Beautiful, unique, and surprisingly restrained design. Pronounced low end. Warm midrange. Suited for fingerpicking and open chords. Great electronics.
Lacks a little high- and high-mid resonance.
$1,249 (with hard case)
Faith Guitars Blue Moon Neptune
Ease of Use:
The Faith Blue Moon Neptune makes a strong first impression. But when a manufacturer unveils an all-mango-bodied instrument, dyed indigo no less, it’s safe to assume it’s designed to pique curiosity. As flashy as it looks, though, there’s much substance to the Blue Moon Neptune. And its relatively unique baby jumbo proportions—and the way they interact with the unique all-solid tonewood recipe—give the guitar a distinctive low-mid-centric voice.
Faith’s workshops are located in Indonesia, where the mango wood that makes up the body is harvested, and they did not go halfway in putting this resource to work. The guitar’s top, back, and sides are all mango, and the effect of building the whole body from this bold-grained wood is striking. Some luthiers use mango as an alternative for Hawaiian koa, which is valued for its tonal balance and striking visual qualities, and often features prominent curl and spalting. Mango can be nearly as spectacular as koa, and, depending on its density, mango wood shares many of koa’s tonalities, too.

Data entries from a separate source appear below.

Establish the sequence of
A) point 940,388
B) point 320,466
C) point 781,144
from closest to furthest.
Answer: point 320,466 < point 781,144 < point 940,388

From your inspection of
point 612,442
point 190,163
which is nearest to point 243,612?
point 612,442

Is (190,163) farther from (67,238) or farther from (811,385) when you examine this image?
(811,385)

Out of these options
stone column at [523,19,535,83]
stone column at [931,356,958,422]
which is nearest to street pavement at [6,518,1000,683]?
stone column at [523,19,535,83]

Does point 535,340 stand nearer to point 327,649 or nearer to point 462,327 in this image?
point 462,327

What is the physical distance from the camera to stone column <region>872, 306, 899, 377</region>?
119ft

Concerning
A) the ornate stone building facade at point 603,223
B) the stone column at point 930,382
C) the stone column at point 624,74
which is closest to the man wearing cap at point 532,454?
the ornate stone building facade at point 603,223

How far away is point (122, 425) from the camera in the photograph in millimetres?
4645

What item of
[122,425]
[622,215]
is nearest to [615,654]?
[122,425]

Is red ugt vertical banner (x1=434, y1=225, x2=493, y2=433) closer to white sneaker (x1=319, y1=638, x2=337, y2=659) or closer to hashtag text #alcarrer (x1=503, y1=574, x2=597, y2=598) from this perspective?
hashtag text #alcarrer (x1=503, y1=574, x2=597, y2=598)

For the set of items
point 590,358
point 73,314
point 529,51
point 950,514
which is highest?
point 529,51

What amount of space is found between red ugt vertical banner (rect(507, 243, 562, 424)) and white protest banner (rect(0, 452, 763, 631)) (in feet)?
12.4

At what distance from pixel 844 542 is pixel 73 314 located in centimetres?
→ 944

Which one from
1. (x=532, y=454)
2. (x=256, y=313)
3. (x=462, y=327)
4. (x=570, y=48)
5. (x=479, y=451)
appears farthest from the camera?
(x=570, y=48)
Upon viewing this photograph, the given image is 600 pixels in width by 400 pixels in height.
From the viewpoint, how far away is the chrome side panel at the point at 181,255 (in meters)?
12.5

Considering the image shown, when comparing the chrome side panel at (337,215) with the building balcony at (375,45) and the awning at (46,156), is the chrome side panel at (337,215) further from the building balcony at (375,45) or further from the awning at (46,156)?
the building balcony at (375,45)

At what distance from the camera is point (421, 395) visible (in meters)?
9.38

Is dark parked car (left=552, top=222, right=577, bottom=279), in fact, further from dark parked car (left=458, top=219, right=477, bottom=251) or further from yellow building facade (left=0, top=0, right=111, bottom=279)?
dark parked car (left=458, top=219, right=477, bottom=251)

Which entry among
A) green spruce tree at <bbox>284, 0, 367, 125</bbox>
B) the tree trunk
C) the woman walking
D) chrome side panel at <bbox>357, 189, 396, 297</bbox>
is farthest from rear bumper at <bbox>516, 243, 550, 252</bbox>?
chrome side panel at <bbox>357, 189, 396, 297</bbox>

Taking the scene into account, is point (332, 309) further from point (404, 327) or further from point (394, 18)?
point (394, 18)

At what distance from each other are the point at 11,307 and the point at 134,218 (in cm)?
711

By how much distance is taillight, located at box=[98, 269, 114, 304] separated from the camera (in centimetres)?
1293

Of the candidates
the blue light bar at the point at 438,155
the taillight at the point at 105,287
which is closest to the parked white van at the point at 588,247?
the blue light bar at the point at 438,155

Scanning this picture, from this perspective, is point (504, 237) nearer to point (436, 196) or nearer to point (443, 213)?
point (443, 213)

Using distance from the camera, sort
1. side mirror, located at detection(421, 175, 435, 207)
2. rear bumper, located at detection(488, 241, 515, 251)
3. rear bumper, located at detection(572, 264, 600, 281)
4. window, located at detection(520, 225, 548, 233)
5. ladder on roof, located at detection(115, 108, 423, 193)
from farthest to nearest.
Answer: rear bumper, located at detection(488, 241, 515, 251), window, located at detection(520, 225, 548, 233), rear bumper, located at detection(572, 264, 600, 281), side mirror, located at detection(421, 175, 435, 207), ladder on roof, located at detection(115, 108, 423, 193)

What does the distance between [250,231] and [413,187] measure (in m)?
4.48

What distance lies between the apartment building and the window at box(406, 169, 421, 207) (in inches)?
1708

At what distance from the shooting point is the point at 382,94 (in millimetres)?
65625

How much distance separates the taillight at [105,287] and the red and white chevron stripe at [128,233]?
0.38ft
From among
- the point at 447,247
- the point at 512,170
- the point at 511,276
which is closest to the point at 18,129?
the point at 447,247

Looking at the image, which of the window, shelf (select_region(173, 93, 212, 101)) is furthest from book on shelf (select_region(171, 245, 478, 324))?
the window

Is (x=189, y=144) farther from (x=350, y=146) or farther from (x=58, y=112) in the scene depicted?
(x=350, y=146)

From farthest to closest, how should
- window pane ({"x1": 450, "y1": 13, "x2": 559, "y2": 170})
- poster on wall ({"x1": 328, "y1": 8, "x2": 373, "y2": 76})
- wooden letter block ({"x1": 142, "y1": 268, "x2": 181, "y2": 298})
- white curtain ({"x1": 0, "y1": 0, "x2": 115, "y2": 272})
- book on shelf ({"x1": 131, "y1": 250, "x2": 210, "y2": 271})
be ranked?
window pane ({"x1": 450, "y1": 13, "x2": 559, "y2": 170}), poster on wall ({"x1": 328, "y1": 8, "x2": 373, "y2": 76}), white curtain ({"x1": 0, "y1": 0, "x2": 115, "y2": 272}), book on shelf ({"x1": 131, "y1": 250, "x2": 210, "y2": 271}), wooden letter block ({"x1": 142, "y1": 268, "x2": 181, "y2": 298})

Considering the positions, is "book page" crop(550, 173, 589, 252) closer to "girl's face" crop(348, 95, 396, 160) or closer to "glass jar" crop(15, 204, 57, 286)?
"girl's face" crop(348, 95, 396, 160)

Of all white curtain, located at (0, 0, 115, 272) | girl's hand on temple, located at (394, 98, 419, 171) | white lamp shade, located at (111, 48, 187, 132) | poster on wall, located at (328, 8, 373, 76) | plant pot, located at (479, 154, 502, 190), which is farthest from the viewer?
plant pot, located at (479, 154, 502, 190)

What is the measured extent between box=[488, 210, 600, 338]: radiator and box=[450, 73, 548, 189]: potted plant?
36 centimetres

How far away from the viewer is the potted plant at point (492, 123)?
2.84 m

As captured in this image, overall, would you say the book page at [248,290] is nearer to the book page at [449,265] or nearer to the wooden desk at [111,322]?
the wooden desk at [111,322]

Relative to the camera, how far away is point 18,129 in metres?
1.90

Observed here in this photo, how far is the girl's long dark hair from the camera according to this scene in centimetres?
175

Clearly, pairing mango’s grain with the indigo stain yielded spectacular results. The gloss finish highlights the complex shading in the grain and spalting, evoking twilight in a forest. It’s complemented by the abalone rosette, which contrasts beautifully with the blue tones without being too extroverted. Figured Macassar ebony also pops up everywhere: the tuning keys, bridge, and bridge pins (with abalone dots) are all ebony and tastefully offset the natural blonde of the maple binding. Macassar ebony also makes up the fretboard that caps the mahogany neck, and the presence of the mahogany and ebony dark hues do much to balance the bold blues.
Happy Middle Ground
In terms of tone, the Blue Moon Neptune is strongest in the bass and midrange, and it’s satisfying to hear and feel the guitar’s excellent responsiveness in those ranges, too. The tone profile lends itself to full-bodied open chords, which really resonate in the low-mid spectrum. Though to my ears, it’s fingerpicking, with its emphasis on sustaining bass notes, and flatpicked melody lines that really play to the Blue Moon’s strengths. Barre chords and other full shapes played around the middle of the neck sound like they have a little less high-end resonance than instruments of similar dimensions. But many players will love the way jangly, lighter treble tones dance over the very pronounced bass in these situations.

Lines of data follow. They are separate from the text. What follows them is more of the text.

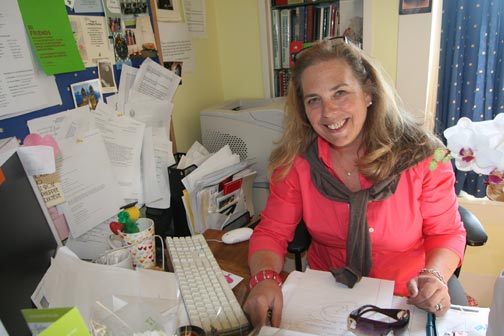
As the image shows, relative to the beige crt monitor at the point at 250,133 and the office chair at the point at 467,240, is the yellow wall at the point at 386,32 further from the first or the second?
the office chair at the point at 467,240

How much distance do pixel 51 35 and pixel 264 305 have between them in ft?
3.06

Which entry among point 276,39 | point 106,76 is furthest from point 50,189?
point 276,39

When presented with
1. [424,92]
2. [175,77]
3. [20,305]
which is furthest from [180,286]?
[424,92]

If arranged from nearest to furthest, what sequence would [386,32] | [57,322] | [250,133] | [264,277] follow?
[57,322], [264,277], [250,133], [386,32]

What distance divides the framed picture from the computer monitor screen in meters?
1.64

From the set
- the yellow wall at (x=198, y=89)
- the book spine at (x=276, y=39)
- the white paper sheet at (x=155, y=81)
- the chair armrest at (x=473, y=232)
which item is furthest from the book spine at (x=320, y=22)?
the chair armrest at (x=473, y=232)

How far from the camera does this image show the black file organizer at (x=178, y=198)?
142 centimetres

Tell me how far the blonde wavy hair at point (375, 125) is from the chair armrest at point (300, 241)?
0.20m

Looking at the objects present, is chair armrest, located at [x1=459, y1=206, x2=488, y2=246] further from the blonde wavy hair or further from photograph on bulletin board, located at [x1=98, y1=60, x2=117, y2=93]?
photograph on bulletin board, located at [x1=98, y1=60, x2=117, y2=93]

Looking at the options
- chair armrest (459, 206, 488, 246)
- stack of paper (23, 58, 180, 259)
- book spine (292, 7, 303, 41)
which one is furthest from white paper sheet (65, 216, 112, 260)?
book spine (292, 7, 303, 41)

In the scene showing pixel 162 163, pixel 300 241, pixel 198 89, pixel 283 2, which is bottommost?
pixel 300 241

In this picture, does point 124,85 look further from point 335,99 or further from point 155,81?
point 335,99

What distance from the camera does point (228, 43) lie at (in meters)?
2.09

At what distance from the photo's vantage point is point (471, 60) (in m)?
1.93
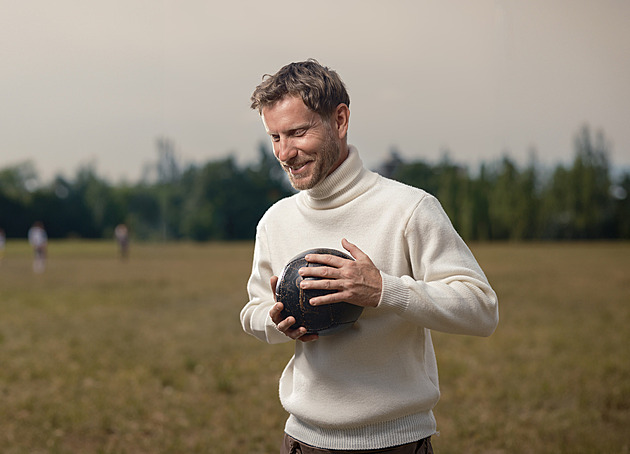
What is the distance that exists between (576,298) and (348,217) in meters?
15.6

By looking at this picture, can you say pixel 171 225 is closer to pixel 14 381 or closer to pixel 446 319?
pixel 14 381

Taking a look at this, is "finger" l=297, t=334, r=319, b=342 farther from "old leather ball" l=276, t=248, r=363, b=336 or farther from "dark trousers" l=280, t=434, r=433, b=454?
"dark trousers" l=280, t=434, r=433, b=454

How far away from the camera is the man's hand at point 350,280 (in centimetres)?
209

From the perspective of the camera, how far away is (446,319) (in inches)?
86.7

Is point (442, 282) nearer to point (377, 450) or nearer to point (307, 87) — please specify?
point (377, 450)

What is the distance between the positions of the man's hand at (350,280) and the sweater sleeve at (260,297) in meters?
0.44

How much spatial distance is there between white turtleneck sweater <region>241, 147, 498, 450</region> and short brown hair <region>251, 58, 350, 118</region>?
0.24 meters

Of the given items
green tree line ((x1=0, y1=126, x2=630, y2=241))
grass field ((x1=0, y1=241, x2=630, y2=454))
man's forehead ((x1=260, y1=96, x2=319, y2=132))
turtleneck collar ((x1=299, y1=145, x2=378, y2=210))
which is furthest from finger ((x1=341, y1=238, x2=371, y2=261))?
green tree line ((x1=0, y1=126, x2=630, y2=241))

In general, the Blue Moon feels great. The satin finish on the neck is smooth and fast, and makes the entire neck feel usable and inviting—which is nice, because the Venetian cutaway gives easy access to the highest frets on the treble side. The guitar I received for review had pretty low action, and I could hear a bit of buzzing on low strings around the 3rd and 5th frets. The buzz didn’t seem to be an issue of build quality—which is excellent overall—because the neck is perfectly straight. And after a day of getting acclimated to the climate in my Brooklyn apartment, I heard a lot less of it. I would guess that a little extra neck relief or an adjustment to the saddle would completely fix these minor issues.

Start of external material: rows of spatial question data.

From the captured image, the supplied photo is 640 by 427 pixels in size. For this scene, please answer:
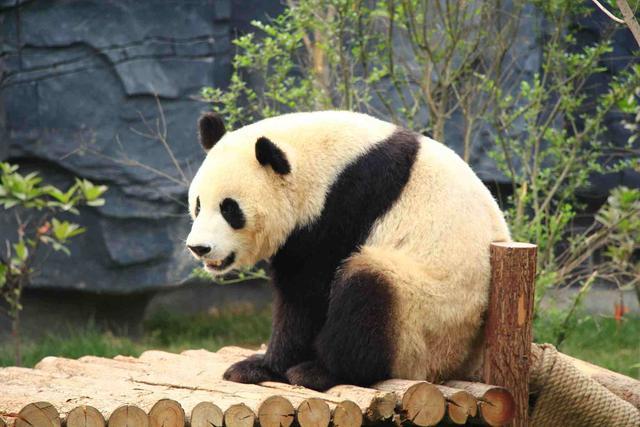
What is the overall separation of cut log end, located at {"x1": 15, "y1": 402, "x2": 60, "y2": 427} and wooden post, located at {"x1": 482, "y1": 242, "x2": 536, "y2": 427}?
146 cm

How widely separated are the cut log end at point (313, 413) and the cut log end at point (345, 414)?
→ 28 mm

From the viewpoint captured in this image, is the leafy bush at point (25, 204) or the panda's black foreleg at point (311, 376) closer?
the panda's black foreleg at point (311, 376)

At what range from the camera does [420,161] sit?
3402mm

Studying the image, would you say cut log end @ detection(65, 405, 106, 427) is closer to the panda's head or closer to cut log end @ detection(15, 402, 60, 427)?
cut log end @ detection(15, 402, 60, 427)

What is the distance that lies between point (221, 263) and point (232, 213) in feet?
0.64

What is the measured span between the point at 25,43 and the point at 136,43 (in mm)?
728

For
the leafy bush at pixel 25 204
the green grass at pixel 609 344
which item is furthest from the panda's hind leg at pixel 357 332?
the green grass at pixel 609 344

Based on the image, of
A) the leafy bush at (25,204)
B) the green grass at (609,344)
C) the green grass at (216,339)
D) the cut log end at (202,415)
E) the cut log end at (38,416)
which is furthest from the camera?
the green grass at (216,339)

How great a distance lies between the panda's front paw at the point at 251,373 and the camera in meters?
3.51

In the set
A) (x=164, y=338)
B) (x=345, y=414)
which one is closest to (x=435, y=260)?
(x=345, y=414)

The Fishman INK3 preamp and undersaddle pickup system is built around an intuitive, well-designed control panel with four circular inset pots for volume, bass, middle, and treble, and a fifth button that functions as an onboard tuner. The tuner is super cool: The display is situated in the button itself, which lights up when pressed. The endpin assembly doubles as the battery compartment.
In performance, the pickup works wonderfully. There’s lots of clean headroom right up to the highest volumes and the frequency pots are very responsive and full of range—providing the flexibility for dealing with real-world situations like cranky PAs and poorly configured performance spaces. Given the instrument’s bass and midrange emphasis, I achieved best results with the bass and mids set right in the middle and the treble at around 65 percent of full.
Faith has succeeded in producing a guitar with an unconventional, romantic aesthetic that’s classy in spite of being bold—a tricky line to walk when it comes to unnatural dyes and radical departures in color. I don’t typically gravitate toward these kinds of guitars, but the choices of wood and appointments add up to a beautiful instrument that’s surprisingly restrained.
Tonally speaking, the guitar generates a very inviting, warm low-end output. Some players might like a little more mass in notes from the higher half of the tone spectrum. But that doesn’t mean the top end doesn’t have bite or chime. And in many fingerstyle settings, the unique balance between the pretty high end and thumpier bass gives the guitar a unique voice with a capacity for sustain and detail. Outgoing as it is, the Blue Moon may estrange some traditionalists, but more open-minded players are likely to find a lot of inspiration in its equally unique voice.